First if you believe the evidence of the accused, obviously you must acquit.

 

 Second, if you do not believe the testimony of the accused, but you are left in reasonable doubt by it, you must acquit.

 

Third, even if you are not left in doubt by the evidence of the accused, you must ask yourself whether, on the basis of the evidence which you do accept, you are convinced beyond a reasonable doubt by that evidence of the guilt of the accused.

 

[27]                  Having instructed myself as to the onus and standard of proof, I will now turn to the questions in issue put before the court and address the legal principles.

 


[28]                  Both parties agreed that one critical question in issue in both charges, based on the evidence put before this court, is whether an order was given.  The second critical question is whether Master Corporal McRae obeyed the order as described in each charge.  While all other essential elements of the two charges, including the lawfulness of the order, were not challenged by the defence, they must still be proven beyond a reasonable doubt by the prosecution.

Tasks to carry out ->
a) Reproduce the passage of the court judgment starting at "[27]                  Having instructed" and ending at "by the prosecution.".
b) Pick up the court judgment after its final sentence and write the next part.

Given data ->
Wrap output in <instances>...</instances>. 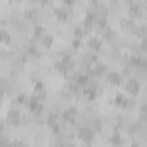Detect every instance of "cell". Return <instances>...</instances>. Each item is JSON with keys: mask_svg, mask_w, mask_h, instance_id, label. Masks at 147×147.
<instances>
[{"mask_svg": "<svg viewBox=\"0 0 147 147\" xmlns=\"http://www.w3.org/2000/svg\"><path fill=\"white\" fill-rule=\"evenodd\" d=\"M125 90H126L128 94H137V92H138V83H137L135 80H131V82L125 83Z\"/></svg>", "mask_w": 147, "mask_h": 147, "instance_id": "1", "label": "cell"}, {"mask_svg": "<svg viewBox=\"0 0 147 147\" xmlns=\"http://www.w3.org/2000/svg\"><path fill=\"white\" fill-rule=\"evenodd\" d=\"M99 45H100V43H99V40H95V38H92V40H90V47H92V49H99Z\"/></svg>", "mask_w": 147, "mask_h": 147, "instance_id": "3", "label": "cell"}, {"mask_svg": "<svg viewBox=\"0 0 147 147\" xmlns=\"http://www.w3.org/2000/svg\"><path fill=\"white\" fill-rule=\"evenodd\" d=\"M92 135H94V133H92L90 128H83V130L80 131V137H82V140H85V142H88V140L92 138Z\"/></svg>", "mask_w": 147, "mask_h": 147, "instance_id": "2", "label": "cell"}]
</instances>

Answers ->
a)
[27]                  Having instructed myself as to the onus and standard of proof, I will now turn to the questions in issue put before the court and address the legal principles.

 


[28]                  Both parties agreed that one critical question in issue in both charges, based on the evidence put before this court, is whether an order was given.  The second critical question is whether Master Corporal McRae obeyed the order as described in each charge.  While all other essential elements of the two charges, including the lawfulness of the order, were not challenged by the defence, they must still be proven beyond a reasonable doubt by the prosecution.

b)
[29]                  I find that the date, location, and identity of the accused for both charges have been proven beyond a reasonable doubt in both charges.  Since the defence argues that no order was given, the court must decide if, based on the evidence presented to the court, an order was given to Master Corporal McRae, that the order was lawful, whether Master Corporal McRae received or knew the order, whether the order given to Master Corporal McRae was given by a superior officer and that this status was known by Master Corporal McRae, that Master Corporal McRae did not comply with the order, and finally, the blameworthy state of mind of Master Corporal McRae.

 

ISSUES OF CREDIBILITY

 

[30]                  The nature of the evidence in this case requires the court to make certain findings as to the credibility of various witnesses.

 

[31]                  Master Warrant Officer Watters testified in a calm and straightforward manner.  He was not evasive or argumentative.  He did not try to embellish his version.  He testified that PO2 De Guise told Master Corporal McRae to order his CADPAT that night and that he might have confirmed the order.  He was not cross-examined on this portion of his testimony.  He provided a clear and consistent description of the state of the combat uniform worn by Master Corporal McRae on the morning of the 9th of September 2005.  Although he described the 9 September 2005 meeting with Master Corporal McRae as professional, he did admit to using a loud voice, and dismissing him by telling Master Corporal McRae to "get out of my face."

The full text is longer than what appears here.